Your tasks ->
1 > According to the passage on sovereign credit rating, why does the case study have students build a basic model for scoring the US and the UK?
2 > Pick up the passage on sovereign credit rating after its last sentence and extend it with a few more sentences.

Credit Rating Agencies (CRAs) play a crucial role in reducing the asymmetry in the information available to the issuer and investor. This role gains even more significance when rating is for sovereign entities and their securities. The CRAs like S&P, Moody's, and Fitch, which rate sovereign entities, consider a number of variables, both qualitative and quantitative, to assess the creditworthiness and rating of these entities and their securities. The case study gives a view of the sovereign credit rating industry, its major players, the industry issues and controversies. It also discusses the variables and parameters used by these big three agencies to rate sovereign entities. Most importantly, the case study helps the students to develop a basic model taking generally accepted variables to arrive at a credit score for two of the largest economies in the world - the US and the UK. This will help the student appreciate the various variables that go into sovereign credit rating apart from helping them to develop a basic model and analyze the creditworthiness of the two sovereign entities. The case also comes with Excel supplements.

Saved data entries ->
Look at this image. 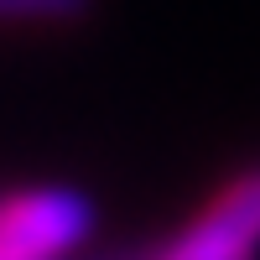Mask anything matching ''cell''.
<instances>
[{"instance_id": "1", "label": "cell", "mask_w": 260, "mask_h": 260, "mask_svg": "<svg viewBox=\"0 0 260 260\" xmlns=\"http://www.w3.org/2000/svg\"><path fill=\"white\" fill-rule=\"evenodd\" d=\"M89 234L94 203L78 187H31L0 203V260H62Z\"/></svg>"}, {"instance_id": "2", "label": "cell", "mask_w": 260, "mask_h": 260, "mask_svg": "<svg viewBox=\"0 0 260 260\" xmlns=\"http://www.w3.org/2000/svg\"><path fill=\"white\" fill-rule=\"evenodd\" d=\"M151 260H260V167L234 177Z\"/></svg>"}, {"instance_id": "3", "label": "cell", "mask_w": 260, "mask_h": 260, "mask_svg": "<svg viewBox=\"0 0 260 260\" xmlns=\"http://www.w3.org/2000/svg\"><path fill=\"white\" fill-rule=\"evenodd\" d=\"M94 0H0V26L6 21H42V26H57V21H78Z\"/></svg>"}]
</instances>
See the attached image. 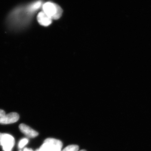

Answers for the exercise ->
1 > The model-building exercise helps students appreciate the various variables that go into sovereign credit rating. It also lets them develop a basic model and use it to analyze the creditworthiness of the two sovereign entities.

2 >
There are two superpowers in the world today in my opinion. There's the United States and there's Moody's Bond Rating Service. The United States can destroy you by dropping bombs, and Moody's can destroy you by downgrading your bonds. And believe me, it's not clear sometimes who is more powerful.
- Thomas L Friedman1


Introduction

Sovereign Credit Ratings play a significant role in attracting foreign investments. Credit Rating Agencies (CRAs) specialize in assessing the creditworthiness of sovereign issuers. Moody's Investors Service (Moody's), Standard and Poor's (S&P), and Fitch Ratings (Fitch) are the dominant CRAs. A rating upgrade is a positive change in a sovereign's rating triggered by steady improvements in the political and economic environment whereas a downgrade for a country means a negative change, indicating a worsening economic and business environment. Investors see a downgrade as a risky bet and demand higher returns to lend to these governments.